Д-р Досужков исходит из фрейдовского тезиса, гласящего, что сновидение есть продукт душевной жизни сновидца. Не беру на себя смелости обсуждать этот тезис по существу. Допускаю, что он вполне правилен. И все-таки исходить из него при анализе сновидений, являющихся литературным персонажам, есть несомненная методологическая ошибка. Литературный персонаж — не живой человек. Самостоятельной, реально существующей душевной сферой он не обладает, и сны, которые ему снятся, диктуются, а еще вернее сказать — приписываются ему автором. Создавая сон своего героя, автор исходит из данных собственного опыта и из рассказов других лиц, как он это делает и в других областях творчества. Однако именно в данной области, как наименее контролируемой законами логики и природы, авторский произвол наименее ограничен. Автор волен заставить героя видеть во сне все что угодно, причем, конечно, он руководствуется не психологией сновидения, а надобностями сюжета и фабулы. Отсюда ясно, что пользоваться литературными данными для научной психоаналитической работы нельзя, хотя это и делается всеми психоаналитиками, начиная с самого Фрейда. Исследователь тут оказывается в том же положении, в каком очутился бы психиатр, производящий свои наблюдения в клинике, сплошь наполненной заведомыми симулянтами.
Так же отрицательно, хотя более сложно, решается обратный вопрос — о том, в какой степени может быть полезен психоанализ при изучении литературных явлений.
Всякое высококачественное литературное произведение (а ведь о таких произведениях и идет речь, потому что именно из них психоаналитики черпают материал) подчинено известным законам художественной экономии. Сон литературного героя никогда не есть бесцельная или случайная ‘вставка’. Он всегда не только связан с общей идеей и художественной структурой произведения, но и непосредственно им подчинен. Наряду со всеми другими отдельными частями романа, повести, рассказа или поэмы он всегда выполняет служебную роль по отношению к общему замыслу. Поскольку события, совершающиеся во сне, не входят в общую цепь реальных фактов, составляющих фабулу, мы вряд ли ошибемся, если скажем, что эта роль есть служебная, даже по преимуществу. Заставляя героя увидеть тот или иной сон, автор всегда преследует известную цель, недостижимую или трудно достижимую иным способом. Основным образом, с некоторыми осложнениями и отклонениями, сны литературных героев можно бы разделить на два разряда — соответственно тем авторским задачам, разрешению которых эти сны служат.

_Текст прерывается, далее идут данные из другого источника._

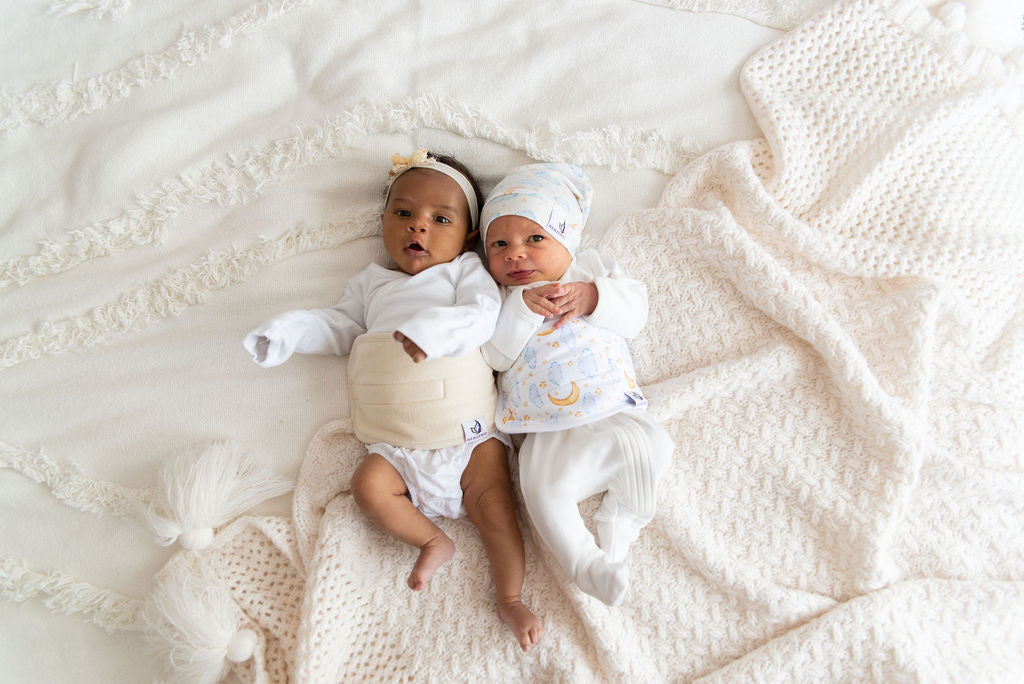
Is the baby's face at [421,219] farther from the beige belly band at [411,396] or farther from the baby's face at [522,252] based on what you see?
the beige belly band at [411,396]

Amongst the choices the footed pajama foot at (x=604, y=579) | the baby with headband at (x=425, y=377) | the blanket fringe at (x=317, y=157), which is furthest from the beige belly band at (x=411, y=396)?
the blanket fringe at (x=317, y=157)

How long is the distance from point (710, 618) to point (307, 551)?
82 cm

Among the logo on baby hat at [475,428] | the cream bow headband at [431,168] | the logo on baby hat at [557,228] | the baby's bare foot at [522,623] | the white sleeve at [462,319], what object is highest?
the cream bow headband at [431,168]

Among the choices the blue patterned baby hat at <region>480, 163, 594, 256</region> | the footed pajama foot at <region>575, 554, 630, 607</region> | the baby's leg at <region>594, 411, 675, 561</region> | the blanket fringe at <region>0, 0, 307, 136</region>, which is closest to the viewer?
the footed pajama foot at <region>575, 554, 630, 607</region>

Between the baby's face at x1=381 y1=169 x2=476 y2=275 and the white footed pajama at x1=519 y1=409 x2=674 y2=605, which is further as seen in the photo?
the baby's face at x1=381 y1=169 x2=476 y2=275

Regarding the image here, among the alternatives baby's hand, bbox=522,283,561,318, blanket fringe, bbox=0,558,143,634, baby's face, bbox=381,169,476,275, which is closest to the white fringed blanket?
blanket fringe, bbox=0,558,143,634

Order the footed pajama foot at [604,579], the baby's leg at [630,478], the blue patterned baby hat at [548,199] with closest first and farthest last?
the footed pajama foot at [604,579] < the baby's leg at [630,478] < the blue patterned baby hat at [548,199]

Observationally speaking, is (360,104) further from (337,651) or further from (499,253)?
(337,651)

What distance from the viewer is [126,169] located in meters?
1.46

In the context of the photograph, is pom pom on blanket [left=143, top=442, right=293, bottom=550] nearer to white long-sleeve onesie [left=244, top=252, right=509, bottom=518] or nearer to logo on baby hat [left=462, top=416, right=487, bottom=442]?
white long-sleeve onesie [left=244, top=252, right=509, bottom=518]

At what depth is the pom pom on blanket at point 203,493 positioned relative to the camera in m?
1.28

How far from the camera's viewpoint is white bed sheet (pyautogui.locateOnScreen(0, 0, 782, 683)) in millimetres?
1386

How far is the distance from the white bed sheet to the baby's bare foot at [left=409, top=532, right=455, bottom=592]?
1.13 feet

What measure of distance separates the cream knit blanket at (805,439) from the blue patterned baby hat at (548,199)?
0.46 feet
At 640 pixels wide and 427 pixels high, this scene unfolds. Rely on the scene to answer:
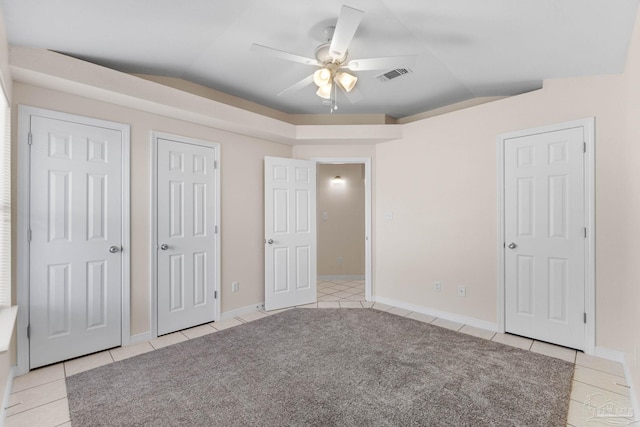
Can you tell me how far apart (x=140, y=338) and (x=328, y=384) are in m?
1.99

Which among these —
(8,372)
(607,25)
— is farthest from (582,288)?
(8,372)

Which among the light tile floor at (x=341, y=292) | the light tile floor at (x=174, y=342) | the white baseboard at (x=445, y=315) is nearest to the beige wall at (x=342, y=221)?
the light tile floor at (x=341, y=292)

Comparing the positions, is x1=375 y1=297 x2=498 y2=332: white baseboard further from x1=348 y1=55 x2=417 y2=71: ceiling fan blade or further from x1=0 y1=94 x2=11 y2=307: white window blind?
x1=0 y1=94 x2=11 y2=307: white window blind

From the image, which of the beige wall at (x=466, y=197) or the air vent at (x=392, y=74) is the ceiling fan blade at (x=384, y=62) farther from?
the beige wall at (x=466, y=197)

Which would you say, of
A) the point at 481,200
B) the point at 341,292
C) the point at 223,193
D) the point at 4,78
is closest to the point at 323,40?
the point at 223,193

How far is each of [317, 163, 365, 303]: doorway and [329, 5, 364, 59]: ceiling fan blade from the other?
3.86 m

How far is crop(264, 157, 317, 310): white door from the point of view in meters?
4.02

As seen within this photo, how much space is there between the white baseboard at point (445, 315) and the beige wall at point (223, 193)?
5.83ft

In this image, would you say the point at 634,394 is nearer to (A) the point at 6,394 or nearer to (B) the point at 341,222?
(A) the point at 6,394

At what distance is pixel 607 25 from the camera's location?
2.07 metres

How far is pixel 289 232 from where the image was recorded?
4172 millimetres

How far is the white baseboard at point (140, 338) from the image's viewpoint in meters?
2.94

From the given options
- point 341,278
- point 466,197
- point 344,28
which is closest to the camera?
point 344,28

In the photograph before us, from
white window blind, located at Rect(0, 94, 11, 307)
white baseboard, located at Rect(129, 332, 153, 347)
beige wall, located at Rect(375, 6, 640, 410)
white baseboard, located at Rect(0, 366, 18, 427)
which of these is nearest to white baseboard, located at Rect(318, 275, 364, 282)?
beige wall, located at Rect(375, 6, 640, 410)
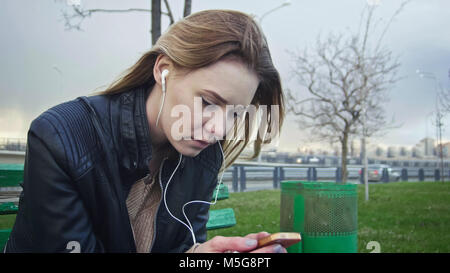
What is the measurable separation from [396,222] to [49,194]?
4.00 metres

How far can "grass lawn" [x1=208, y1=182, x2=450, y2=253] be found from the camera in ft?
10.6

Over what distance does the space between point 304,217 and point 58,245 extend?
745 millimetres

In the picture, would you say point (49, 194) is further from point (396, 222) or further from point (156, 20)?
point (396, 222)

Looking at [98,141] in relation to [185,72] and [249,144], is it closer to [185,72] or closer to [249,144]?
[185,72]

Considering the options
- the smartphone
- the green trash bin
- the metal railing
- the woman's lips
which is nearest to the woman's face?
the woman's lips

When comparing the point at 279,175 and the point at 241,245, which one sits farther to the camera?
the point at 279,175

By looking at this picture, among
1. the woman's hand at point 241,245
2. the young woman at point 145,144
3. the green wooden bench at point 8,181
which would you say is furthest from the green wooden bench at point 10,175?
the woman's hand at point 241,245

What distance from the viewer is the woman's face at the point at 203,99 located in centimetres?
126

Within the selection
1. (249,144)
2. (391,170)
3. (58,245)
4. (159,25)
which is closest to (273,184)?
(391,170)

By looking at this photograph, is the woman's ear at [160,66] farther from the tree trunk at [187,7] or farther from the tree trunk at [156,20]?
the tree trunk at [156,20]

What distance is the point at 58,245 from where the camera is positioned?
1.10 metres

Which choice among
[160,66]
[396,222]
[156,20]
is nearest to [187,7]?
[156,20]

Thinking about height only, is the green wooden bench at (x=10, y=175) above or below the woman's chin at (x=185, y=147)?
below

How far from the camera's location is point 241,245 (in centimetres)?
97
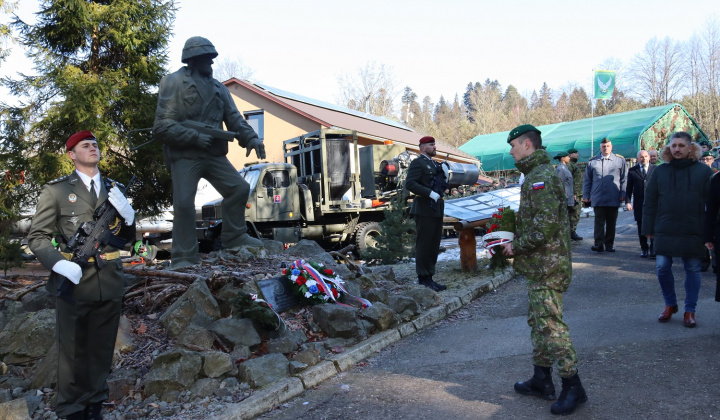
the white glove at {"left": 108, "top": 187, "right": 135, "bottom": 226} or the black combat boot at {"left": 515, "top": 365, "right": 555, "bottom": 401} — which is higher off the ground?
the white glove at {"left": 108, "top": 187, "right": 135, "bottom": 226}

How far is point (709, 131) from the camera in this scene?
4369cm

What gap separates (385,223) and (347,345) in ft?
16.2

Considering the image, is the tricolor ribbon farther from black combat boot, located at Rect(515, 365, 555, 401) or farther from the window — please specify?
the window

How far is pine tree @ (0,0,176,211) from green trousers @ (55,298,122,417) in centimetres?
906

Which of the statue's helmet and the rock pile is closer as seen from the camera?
the rock pile

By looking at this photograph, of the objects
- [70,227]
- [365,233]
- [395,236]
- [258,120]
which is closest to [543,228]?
[70,227]

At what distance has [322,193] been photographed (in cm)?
1439

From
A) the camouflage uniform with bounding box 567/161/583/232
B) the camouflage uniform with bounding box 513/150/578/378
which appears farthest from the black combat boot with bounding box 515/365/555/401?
the camouflage uniform with bounding box 567/161/583/232

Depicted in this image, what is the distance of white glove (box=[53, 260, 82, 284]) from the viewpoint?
3.31 meters

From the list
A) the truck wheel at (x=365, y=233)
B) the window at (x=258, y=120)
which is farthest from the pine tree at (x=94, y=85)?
the window at (x=258, y=120)

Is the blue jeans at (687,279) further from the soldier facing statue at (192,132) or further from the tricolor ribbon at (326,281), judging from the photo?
the soldier facing statue at (192,132)

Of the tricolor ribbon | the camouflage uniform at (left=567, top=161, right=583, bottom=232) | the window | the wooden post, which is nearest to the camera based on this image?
the tricolor ribbon

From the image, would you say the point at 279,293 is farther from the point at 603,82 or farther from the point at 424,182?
the point at 603,82

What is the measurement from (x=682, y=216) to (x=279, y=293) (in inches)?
163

Литературный персонаж, как и живой человек, нередко имеет свои тайны, которые преимущественно состоят из сокровенных желаний, чувств и угрызений совести. Каким способом, не нарушая правдоподобия, заставить его высказать эти тайны, в которых он часто не решается признаться и самому себе, которые иногда гнездятся в самых глубоких пластах его сознания или даже в его подсознании? Каким способом эти тайны довести до сведения читателя, а в случаях подсознательности и до сведения самого персонажа? Вот тут-то автор и прибегает к сну, который в литературном отношении имеет целый ряд добавочных свойств, выгодных автору: делает истину вполоткрытой, лишь намекая на нее, но не окончательно раскрывая, стимулирует любопытство и воображение читателя, создает эффектные параллелизмы с событиями, происходящими наяву, и т.д., и т.д. Эти сны можно бы назвать разоблачительными. Иногда, не довольствуясь пересказом сна, автор заставляет персонажа еще и бредить, что бывает необходимо в тех случаях, когда намек на тайные мысли и чувства героя должен быть сообщен не только читателям, но и другим действующим лицам. В некоторых случаях бред дается в отдельности, без пересказа сна или даже помимо сонных видений, будучи мотивирован болезнью. Этих разоблачительных бредов в литературе — великое множество. В жизни они случаются несравненно реже: лишнее подтверждение того, как опасно пользоваться литературным материалом для психических исследований.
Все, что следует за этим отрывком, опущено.